日番谷には珍しかったのだろうか、それがずっと気になっていたようだ。


「こっちだと、よくあることだそうですよ」

「そうなのか・・・」


何かに似ている、そう呟いた声が恋次の耳に届いた。


「昼間でも輝いていたいんでしょうね、月にしてみれば。太陽だけにお昼を独占されたくないんでしょう」


意味深な言葉を発しながら、恋次を空を見上げた。
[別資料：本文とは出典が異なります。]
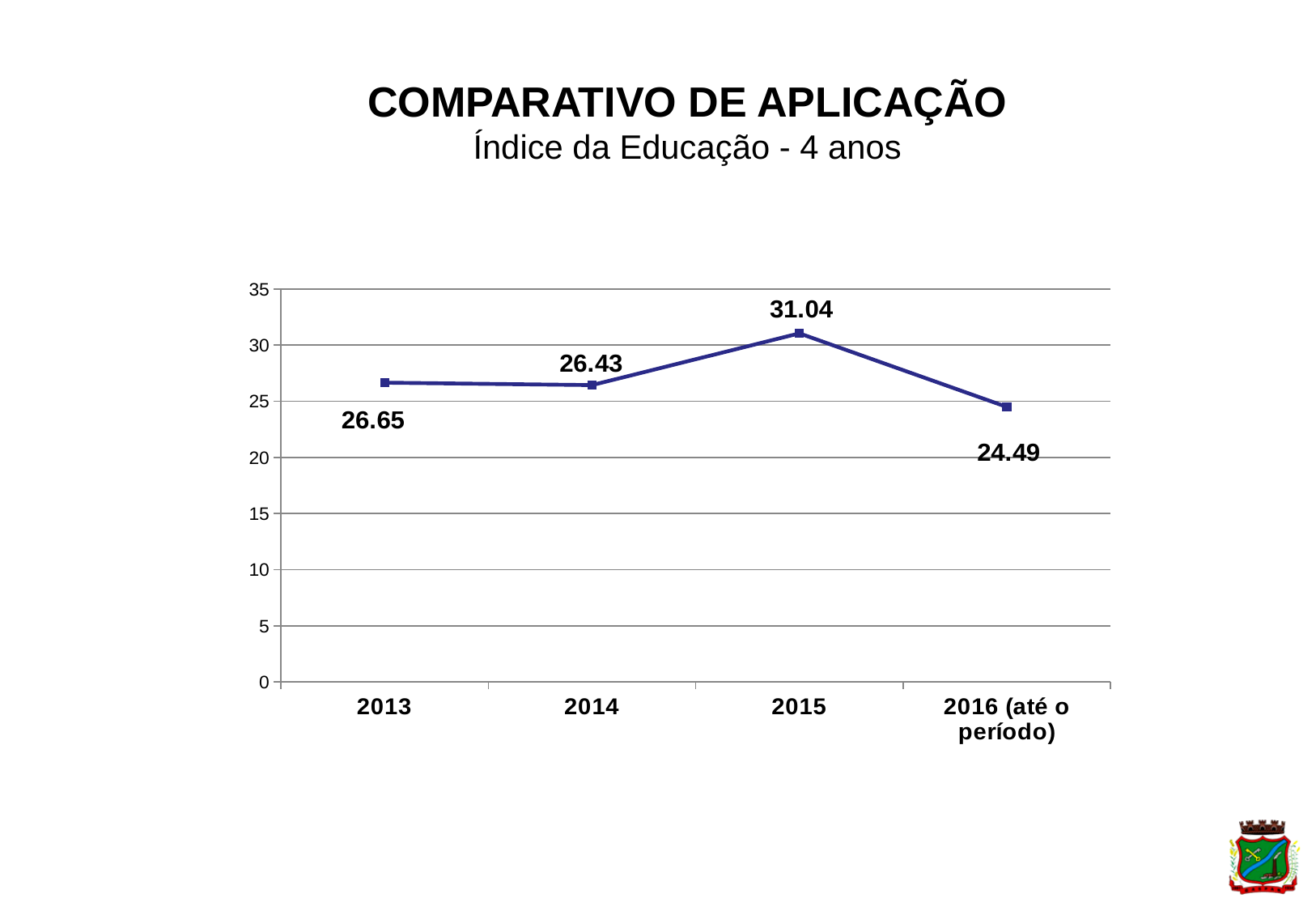
What is the subtitle of the chart below 'COMPARATIVO DE APLICAÇÃO'? Índice da Educação - 4 anos How many data points are plotted on the chart? 4 Is the value for 2015 greater or less than 30? greater Does the value rise or fall from 2015 to 2016 (até o período)? fall What kind of chart is shown on the slide? line chart What is the value for 2015? 31.04 Which year has the highest value? 2015 What is the difference between the values for 2015 and 2014? 4.61 What is the value for 2013? 26.65 Which category has the lowest value? 2016 (até o período) Which is larger, the value for 2013 or the value for 2014? 2013 What is the value for 2016 (até o período)? 24.49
太陽に雲がかかり、空が少しだけ暗くなり・・・。

こんなにいい日は、他には訪れないだろう。


「あいつと、見たかったな」


切なそうに日番谷が呟く。

それを聞いてしまった恋次だが、聞こえなかった事にして。


「隊長、早く食べちゃいましょう、午後の授業が始まっちゃいます」

「おう、そうだな・・・・・・・・・」


最後に、目の裏側に焼きつけておこう。

もう二度と、見れないかもしれないから。

今にでも、虚に襲われてしまうかもしれないから・・・・・・・・・。

あいつにも、会えなくなってしまうかもしれないから・・・・・・・・・。